The Coral Triangle is an area of tropical marine waters bordered by Indonesia, Malaysia, Papua New Guinea, the Philippines, Timor Leste, and the Solomon Islands, and is deemed to be an area of high marine biodiversity. Since 2011, Choo has been working for WWF-Malaysia’s Semporna PCA Team, which addresses marine conservation issues plaguing the area.

Mabul is famed for “muck diving”, whereby critters such as the blue ring octopus, pipefish, seahorses, sea slugs and cuttlefish can be seen in sandy and sometimes, muddy, sea bottom. With the popularity of the island among recreational divers, Choo says the local community can switch from a fishery-based livelihood to a tourism-based one.

“There is potential to start community-based tourism that is sustainable and environmentally-friendly, and the locals themselves can become conservation champions,” she says.

Choo, who studied ecology and biodiversity at Universiti Malaya and has a Master’s degree in tropical marine biology from James Cook University in Australia, says her career choice stemmed from her love for the sea, and fascination with pretty underwater photos from books and television from a young age.

“I was born in Penang Island and raised at Batu Feringghi, and have always enjoyed all kinds of water sports and the wonderful underwater world. All these spurred my interest.”

One of her tasks is conducting training for the Green Semporna youth club and awareness activities with school children. She also carries out reef surveys twice a year. She says continuous reef monitoring is useful to show the condition of the coral reefs – whether they are improving or degrading.

“There’s a lot of planning and collaboration involved. To ensure that we monitor the large expanse of reefs in Semporna PCA, we collaborate with partners such as Scuba Junkie and Reef Check Malaysia,” she explains.

Choo spends much time conducting marine awareness activities for the Green Semporna youth club and school children.

A problem that besets Semporna PCA is fish bombing or dynamite fishing – the use of explosives to harvest fish. Choo is working on an Anti-Fish Bombing campaign jointly with Sabah Parks, Sabah Fisheries Department, the Marine Police, Malaysian Maritime Enforcement Agency, dive operators and local communities. The campaign rallies for increased monitoring and patrolling.

**Explore the material**
1 – From the article, list every creature it names as one that can be seen while muck diving at Mabul.
2 – Rewrite the part of the article that opens with the words containing "One of her tasks" and closes with "club and school children.", swapping "reef surveys" for "coral surveys".
You won't need the records here.

**Data listing**
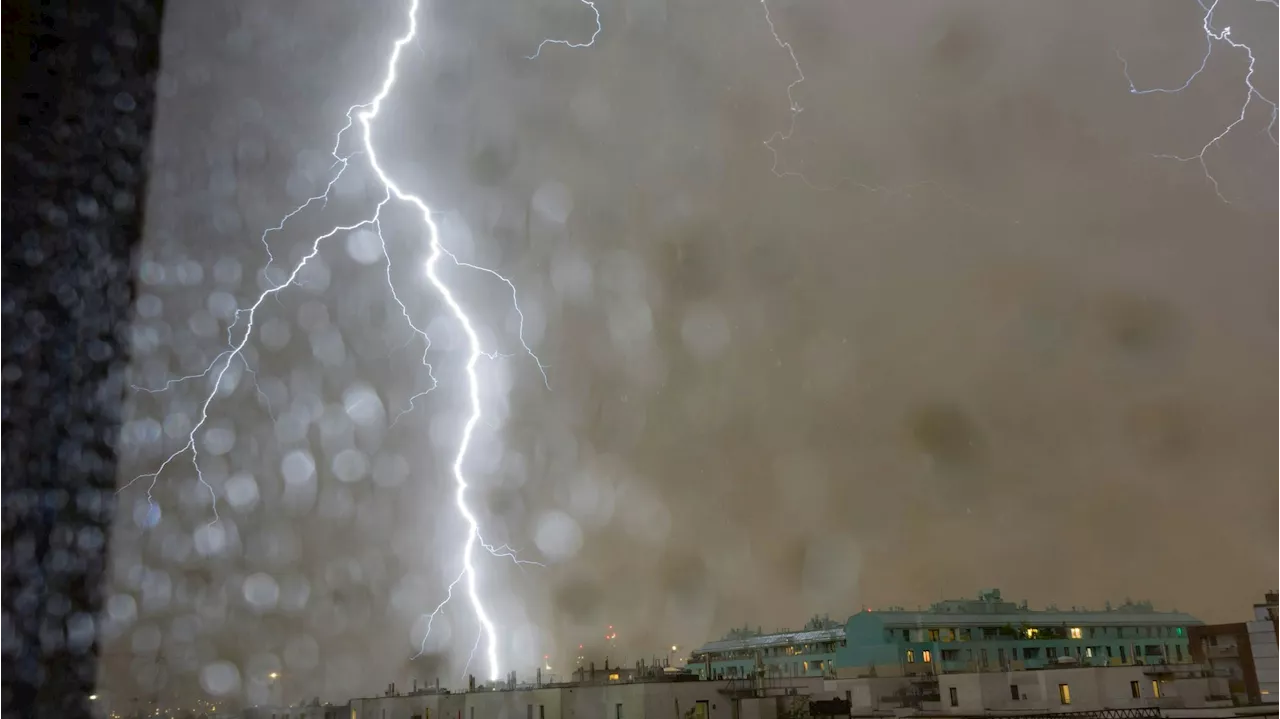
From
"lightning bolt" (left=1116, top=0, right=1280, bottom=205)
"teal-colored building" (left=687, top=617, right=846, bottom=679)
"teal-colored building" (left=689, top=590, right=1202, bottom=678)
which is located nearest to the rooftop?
"teal-colored building" (left=689, top=590, right=1202, bottom=678)

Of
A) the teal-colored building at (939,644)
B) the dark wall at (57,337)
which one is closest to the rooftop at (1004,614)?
the teal-colored building at (939,644)

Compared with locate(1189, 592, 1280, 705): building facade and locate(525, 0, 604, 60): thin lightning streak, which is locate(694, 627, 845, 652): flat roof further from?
locate(525, 0, 604, 60): thin lightning streak

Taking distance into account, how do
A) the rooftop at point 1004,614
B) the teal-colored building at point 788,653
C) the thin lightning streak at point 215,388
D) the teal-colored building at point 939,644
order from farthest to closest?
the teal-colored building at point 788,653, the teal-colored building at point 939,644, the rooftop at point 1004,614, the thin lightning streak at point 215,388

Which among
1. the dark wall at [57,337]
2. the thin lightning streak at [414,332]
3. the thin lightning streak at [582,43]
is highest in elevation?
the thin lightning streak at [582,43]

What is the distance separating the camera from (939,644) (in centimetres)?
864

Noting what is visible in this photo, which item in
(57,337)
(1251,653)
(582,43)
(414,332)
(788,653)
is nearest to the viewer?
(57,337)

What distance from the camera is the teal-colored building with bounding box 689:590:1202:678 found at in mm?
7953

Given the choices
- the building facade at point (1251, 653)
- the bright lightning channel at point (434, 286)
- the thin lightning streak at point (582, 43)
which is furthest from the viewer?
the building facade at point (1251, 653)

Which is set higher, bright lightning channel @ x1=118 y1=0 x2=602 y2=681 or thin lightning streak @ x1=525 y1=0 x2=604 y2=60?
thin lightning streak @ x1=525 y1=0 x2=604 y2=60

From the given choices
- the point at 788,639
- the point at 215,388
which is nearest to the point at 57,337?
the point at 215,388

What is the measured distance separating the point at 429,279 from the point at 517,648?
1.90 meters

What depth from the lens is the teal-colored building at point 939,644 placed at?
7.95 metres

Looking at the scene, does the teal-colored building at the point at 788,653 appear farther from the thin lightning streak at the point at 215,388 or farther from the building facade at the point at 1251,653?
the thin lightning streak at the point at 215,388

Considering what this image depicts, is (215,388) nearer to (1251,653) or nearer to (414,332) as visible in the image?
(414,332)
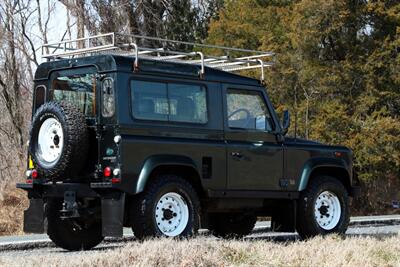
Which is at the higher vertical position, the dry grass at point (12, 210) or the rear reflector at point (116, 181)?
the rear reflector at point (116, 181)

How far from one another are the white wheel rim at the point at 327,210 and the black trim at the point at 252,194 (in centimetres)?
52

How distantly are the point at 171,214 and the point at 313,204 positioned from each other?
2670mm

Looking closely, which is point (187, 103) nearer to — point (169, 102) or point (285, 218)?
point (169, 102)

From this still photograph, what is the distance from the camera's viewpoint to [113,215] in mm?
9938

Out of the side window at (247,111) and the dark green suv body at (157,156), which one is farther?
the side window at (247,111)

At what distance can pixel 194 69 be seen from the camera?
11.2m

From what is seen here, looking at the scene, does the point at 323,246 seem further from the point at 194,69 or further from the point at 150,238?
the point at 194,69

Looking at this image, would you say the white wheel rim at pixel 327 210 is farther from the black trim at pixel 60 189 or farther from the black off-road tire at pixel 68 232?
the black trim at pixel 60 189

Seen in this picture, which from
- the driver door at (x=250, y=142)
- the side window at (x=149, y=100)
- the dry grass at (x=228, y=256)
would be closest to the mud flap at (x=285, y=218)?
the driver door at (x=250, y=142)

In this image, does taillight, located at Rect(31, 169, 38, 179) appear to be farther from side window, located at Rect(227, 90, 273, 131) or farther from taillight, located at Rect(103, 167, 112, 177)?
side window, located at Rect(227, 90, 273, 131)

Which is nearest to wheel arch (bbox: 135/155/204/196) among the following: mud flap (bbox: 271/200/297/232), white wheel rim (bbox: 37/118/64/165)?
white wheel rim (bbox: 37/118/64/165)

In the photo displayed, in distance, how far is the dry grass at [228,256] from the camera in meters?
7.89

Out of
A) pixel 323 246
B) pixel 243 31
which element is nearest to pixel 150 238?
pixel 323 246

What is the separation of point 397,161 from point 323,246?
15426 mm
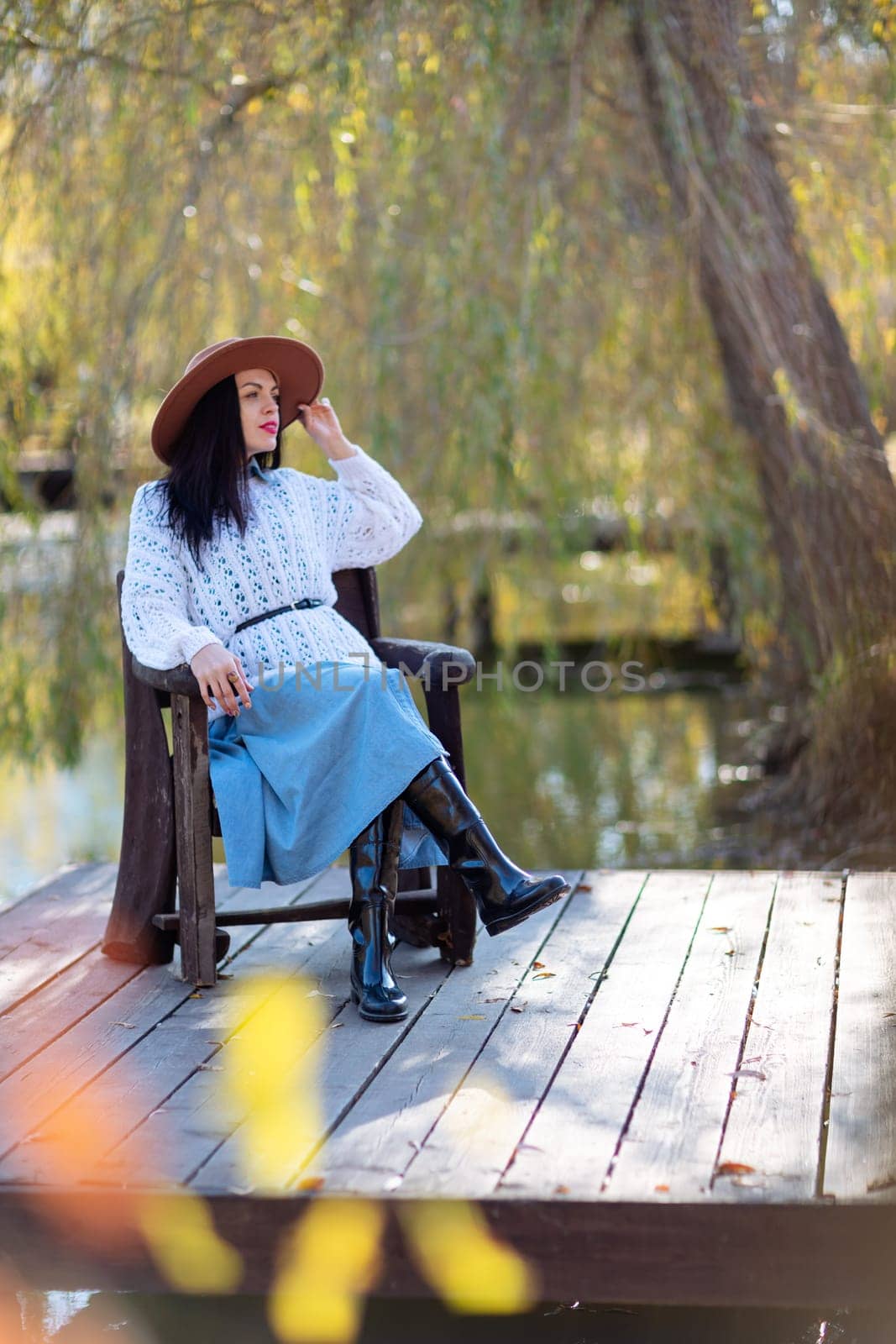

**Results for each task**
1 – blue ring octopus, pipefish, seahorses, sea slugs, cuttlefish

2 –
One of her tasks is conducting training for the Green Semporna youth club and awareness activities with school children. She also carries out coral surveys twice a year. She says continuous reef monitoring is useful to show the condition of the coral reefs – whether they are improving or degrading.

“There’s a lot of planning and collaboration involved. To ensure that we monitor the large expanse of reefs in Semporna PCA, we collaborate with partners such as Scuba Junkie and Reef Check Malaysia,” she explains.

Choo spends much time conducting marine awareness activities for the Green Semporna youth club and school children.